Creating Rainbows and “Brainbows”
Tsien wasn't content with green. By identifying the crystal structure of GFP, he and his team were able to re-engineer the protein to fluoresce in a wide range of colors by exchanging various amino acids in different parts of GFP. By experimenting with the amino acid composition, Tsien was able to develop new variants of GFP in colors ranging across the spectrum with such mouth-watering names as mHoneydew (m for "mutant"), mStrawberry, mGrape1 and MGrape2, and mPlum. Using different colors, researchers can now selectively tag proteins in cells and follow different proteins as they fluoresce in shades of blue, green, yellow, orange and red. For example, researchers at the Harvard Brain Center have created transgenic mice with fluorescent multicolored neurons in their brains, creating what they call a "brainbow" that allows them to distinguish between individual neurons.
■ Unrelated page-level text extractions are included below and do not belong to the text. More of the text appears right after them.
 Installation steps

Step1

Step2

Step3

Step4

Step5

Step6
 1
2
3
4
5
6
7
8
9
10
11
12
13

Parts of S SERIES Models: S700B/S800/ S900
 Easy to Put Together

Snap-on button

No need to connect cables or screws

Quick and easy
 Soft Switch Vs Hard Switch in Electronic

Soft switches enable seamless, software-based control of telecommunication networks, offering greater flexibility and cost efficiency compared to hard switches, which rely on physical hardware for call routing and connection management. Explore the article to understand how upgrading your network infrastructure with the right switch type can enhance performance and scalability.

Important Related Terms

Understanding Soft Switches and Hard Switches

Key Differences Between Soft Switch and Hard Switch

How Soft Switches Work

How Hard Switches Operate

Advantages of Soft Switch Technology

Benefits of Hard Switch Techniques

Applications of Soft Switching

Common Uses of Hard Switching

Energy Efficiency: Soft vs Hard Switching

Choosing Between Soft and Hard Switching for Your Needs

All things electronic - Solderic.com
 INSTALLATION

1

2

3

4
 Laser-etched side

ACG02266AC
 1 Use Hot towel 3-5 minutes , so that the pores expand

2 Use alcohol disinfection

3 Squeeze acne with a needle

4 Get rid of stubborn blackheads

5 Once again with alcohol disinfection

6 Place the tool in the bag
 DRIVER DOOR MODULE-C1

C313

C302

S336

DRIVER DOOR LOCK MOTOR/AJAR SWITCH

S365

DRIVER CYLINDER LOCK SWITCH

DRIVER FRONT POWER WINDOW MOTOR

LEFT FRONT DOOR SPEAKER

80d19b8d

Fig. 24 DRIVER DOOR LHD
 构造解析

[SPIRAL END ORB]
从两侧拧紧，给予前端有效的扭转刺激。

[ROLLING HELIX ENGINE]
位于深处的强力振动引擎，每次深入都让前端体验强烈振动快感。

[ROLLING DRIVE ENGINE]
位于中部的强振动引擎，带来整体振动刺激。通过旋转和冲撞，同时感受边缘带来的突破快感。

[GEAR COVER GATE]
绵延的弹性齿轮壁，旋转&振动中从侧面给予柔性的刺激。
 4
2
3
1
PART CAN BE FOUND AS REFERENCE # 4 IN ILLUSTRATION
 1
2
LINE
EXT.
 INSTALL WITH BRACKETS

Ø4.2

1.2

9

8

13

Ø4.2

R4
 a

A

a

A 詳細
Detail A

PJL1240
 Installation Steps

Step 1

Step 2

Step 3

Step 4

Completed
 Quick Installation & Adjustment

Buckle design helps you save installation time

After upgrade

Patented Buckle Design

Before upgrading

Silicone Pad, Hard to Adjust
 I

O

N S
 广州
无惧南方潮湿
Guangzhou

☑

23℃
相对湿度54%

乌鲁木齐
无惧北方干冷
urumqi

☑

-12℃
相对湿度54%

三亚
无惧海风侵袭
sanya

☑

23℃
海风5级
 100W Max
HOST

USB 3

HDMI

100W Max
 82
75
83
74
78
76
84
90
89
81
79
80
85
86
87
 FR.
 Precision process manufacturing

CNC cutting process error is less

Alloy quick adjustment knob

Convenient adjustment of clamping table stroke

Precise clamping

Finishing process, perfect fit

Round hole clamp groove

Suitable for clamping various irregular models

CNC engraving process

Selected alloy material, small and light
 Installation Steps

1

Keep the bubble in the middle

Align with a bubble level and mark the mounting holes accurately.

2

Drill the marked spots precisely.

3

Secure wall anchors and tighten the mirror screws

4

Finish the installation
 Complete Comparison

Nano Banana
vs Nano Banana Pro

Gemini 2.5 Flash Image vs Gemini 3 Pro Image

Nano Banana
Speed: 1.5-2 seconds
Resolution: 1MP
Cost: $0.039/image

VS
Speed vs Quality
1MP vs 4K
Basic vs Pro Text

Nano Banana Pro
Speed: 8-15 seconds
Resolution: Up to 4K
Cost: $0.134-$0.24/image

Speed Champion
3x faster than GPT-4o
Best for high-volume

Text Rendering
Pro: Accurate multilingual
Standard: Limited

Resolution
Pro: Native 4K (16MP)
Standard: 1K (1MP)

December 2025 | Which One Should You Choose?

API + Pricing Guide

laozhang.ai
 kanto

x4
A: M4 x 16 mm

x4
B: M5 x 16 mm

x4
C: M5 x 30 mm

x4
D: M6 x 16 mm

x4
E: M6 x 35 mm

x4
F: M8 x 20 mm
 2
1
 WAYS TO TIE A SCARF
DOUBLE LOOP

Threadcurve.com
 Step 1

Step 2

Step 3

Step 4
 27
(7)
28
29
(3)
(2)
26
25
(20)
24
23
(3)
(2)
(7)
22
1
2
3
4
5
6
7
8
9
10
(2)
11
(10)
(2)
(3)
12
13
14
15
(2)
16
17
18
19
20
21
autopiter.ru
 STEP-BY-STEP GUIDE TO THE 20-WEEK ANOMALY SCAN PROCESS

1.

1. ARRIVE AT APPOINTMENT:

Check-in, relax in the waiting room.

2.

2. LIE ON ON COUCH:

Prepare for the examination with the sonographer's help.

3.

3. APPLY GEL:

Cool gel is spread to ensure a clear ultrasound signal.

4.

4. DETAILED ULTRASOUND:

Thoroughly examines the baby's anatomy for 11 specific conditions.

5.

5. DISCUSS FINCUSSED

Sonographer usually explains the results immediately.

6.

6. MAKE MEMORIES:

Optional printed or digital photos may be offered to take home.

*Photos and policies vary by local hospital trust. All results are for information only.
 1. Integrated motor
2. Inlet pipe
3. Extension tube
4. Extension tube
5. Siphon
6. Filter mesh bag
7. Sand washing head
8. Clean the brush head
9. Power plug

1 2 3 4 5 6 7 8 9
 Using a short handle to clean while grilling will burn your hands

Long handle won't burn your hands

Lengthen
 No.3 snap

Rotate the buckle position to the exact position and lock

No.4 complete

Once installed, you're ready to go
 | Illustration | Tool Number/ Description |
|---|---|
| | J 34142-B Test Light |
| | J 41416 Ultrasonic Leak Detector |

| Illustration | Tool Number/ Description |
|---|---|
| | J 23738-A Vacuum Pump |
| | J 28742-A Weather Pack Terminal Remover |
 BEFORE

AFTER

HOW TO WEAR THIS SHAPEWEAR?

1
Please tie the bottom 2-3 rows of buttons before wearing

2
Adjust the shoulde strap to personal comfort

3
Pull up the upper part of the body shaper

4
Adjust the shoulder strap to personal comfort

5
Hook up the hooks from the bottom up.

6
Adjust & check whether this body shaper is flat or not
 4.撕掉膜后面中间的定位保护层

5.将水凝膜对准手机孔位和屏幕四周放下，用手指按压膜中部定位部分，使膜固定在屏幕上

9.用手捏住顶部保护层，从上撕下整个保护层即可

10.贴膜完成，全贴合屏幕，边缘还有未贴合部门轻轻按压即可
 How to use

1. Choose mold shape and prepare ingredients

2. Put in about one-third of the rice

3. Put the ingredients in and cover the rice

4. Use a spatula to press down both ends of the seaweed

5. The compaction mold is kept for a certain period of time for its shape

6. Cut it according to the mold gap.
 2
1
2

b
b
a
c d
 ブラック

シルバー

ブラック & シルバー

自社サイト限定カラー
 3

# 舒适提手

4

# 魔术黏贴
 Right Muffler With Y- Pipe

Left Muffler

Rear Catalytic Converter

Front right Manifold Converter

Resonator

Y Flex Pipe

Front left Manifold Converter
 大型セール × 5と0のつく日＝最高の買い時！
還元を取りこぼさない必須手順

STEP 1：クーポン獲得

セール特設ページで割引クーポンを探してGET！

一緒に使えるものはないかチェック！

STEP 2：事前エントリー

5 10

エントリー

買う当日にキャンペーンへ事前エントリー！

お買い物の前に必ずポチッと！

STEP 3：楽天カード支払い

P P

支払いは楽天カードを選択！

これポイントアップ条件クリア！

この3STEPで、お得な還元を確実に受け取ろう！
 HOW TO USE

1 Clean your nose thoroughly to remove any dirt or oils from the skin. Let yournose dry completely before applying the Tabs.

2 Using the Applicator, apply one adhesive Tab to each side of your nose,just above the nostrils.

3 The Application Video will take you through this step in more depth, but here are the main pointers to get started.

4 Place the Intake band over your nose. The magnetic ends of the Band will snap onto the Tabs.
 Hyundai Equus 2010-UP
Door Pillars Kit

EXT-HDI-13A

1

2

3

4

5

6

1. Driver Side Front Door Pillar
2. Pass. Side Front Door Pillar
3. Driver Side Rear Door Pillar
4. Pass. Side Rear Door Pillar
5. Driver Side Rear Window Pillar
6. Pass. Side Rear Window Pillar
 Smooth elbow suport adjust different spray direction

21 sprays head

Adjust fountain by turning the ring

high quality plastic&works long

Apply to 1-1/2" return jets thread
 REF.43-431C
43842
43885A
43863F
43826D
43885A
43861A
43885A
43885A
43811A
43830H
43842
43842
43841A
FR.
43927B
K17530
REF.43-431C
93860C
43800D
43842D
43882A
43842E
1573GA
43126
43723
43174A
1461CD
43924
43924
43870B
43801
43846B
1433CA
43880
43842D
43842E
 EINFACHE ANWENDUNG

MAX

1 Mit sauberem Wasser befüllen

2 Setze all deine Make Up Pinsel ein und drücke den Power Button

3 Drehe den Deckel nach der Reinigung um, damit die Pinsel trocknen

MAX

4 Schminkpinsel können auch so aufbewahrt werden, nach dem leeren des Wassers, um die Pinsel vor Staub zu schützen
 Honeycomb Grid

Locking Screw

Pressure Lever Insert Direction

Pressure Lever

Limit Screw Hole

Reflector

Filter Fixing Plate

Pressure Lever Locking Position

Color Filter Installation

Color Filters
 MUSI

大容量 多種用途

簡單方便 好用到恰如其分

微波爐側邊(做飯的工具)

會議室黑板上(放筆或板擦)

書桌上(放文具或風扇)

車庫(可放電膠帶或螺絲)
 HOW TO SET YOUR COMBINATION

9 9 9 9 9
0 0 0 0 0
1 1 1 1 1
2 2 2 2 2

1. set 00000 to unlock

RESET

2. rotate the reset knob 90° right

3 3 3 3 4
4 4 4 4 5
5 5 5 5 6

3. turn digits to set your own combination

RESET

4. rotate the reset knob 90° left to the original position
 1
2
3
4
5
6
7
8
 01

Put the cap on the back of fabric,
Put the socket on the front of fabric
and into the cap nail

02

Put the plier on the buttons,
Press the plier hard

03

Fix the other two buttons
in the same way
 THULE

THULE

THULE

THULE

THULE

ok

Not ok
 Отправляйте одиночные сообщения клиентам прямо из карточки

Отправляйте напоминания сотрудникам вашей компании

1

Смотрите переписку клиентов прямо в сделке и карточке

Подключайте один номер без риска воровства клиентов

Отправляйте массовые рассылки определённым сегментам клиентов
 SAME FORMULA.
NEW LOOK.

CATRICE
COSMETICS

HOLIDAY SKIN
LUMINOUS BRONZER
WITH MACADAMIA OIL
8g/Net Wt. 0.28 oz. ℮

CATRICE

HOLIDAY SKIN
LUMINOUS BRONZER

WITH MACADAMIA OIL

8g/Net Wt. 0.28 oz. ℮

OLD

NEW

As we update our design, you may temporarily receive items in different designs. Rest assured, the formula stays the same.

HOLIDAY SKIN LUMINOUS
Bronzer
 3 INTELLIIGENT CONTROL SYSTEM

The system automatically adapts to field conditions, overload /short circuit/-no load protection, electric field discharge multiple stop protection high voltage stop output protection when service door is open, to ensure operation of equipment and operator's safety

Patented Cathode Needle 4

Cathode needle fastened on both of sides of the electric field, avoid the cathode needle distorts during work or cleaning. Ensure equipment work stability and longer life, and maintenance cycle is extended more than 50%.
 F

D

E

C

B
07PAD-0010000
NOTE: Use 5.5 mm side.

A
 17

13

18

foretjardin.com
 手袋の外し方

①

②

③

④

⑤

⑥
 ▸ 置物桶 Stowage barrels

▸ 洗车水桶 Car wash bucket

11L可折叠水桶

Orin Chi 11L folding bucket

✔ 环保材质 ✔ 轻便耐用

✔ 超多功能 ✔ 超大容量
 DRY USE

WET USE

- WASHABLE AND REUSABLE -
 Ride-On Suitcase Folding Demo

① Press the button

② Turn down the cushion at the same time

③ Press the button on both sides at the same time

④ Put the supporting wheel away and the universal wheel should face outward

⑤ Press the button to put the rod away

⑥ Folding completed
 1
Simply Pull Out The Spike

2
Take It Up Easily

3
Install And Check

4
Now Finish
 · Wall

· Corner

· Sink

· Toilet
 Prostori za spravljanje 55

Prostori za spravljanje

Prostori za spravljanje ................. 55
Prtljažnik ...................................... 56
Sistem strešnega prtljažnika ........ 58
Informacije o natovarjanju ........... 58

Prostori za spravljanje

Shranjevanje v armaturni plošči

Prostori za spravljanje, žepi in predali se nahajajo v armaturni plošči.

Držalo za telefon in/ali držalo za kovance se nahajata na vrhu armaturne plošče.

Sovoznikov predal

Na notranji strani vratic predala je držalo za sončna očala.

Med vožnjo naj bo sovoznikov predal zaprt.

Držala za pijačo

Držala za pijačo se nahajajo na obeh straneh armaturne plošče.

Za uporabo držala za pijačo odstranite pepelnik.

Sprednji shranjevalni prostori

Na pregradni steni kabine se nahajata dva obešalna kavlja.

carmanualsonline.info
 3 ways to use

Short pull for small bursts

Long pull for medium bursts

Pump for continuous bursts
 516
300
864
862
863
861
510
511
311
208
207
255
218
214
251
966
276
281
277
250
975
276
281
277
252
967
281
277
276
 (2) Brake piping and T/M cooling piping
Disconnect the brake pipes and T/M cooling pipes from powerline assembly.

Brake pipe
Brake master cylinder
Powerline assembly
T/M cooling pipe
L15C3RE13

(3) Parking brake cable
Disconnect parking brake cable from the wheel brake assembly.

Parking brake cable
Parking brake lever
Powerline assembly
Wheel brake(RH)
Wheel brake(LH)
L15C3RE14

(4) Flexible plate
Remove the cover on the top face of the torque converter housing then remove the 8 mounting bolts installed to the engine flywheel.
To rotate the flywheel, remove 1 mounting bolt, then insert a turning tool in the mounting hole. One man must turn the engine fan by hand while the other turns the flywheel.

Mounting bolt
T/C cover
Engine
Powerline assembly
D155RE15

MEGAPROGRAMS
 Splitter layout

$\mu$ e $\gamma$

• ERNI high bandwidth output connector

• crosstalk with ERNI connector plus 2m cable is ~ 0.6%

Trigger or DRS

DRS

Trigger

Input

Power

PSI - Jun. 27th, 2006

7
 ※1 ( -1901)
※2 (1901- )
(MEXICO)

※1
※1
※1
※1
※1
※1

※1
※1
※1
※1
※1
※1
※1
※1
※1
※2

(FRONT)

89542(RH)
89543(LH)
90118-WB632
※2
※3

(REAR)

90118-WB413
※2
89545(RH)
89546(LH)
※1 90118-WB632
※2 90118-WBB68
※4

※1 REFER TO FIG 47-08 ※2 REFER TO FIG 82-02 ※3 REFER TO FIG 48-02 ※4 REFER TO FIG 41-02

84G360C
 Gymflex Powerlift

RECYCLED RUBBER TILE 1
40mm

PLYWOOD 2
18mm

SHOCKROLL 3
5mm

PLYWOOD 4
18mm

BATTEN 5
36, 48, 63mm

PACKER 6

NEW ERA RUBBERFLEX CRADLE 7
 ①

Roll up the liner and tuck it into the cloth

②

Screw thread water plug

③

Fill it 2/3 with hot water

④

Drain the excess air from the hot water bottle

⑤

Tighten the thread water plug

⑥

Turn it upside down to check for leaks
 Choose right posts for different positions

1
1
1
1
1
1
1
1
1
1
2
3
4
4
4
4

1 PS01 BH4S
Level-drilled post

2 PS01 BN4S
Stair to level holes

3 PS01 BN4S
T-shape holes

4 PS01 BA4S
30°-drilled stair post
With this color-coded tool, "researchers will now be able to map the neural circuits of the brain. The individually colored neurons will help define the complex tangle of neurons that comprise the brain and nervous system. By creating a wiring diagram of the brain, researchers hope to help identify the defective wiring found in neurodegenerative diseases such as Altzheimer's and Parkinson's disease." (http://www.conncoll.edu/ccacad/zimmer/GFP-ww/cooluses0.html)
And the Prize Goes To…
It was basic curiosity about what made a particular species of jellyfish glow that started Shimomura on the path to the discovery of GFP. From tracking the growth of cancer cells and the path of the HIV virus to the ability to identify individual neurons in the brain and trace gene expression, GFP is now providing researchers with an unprecedented tool for visualizing life in all its complexity.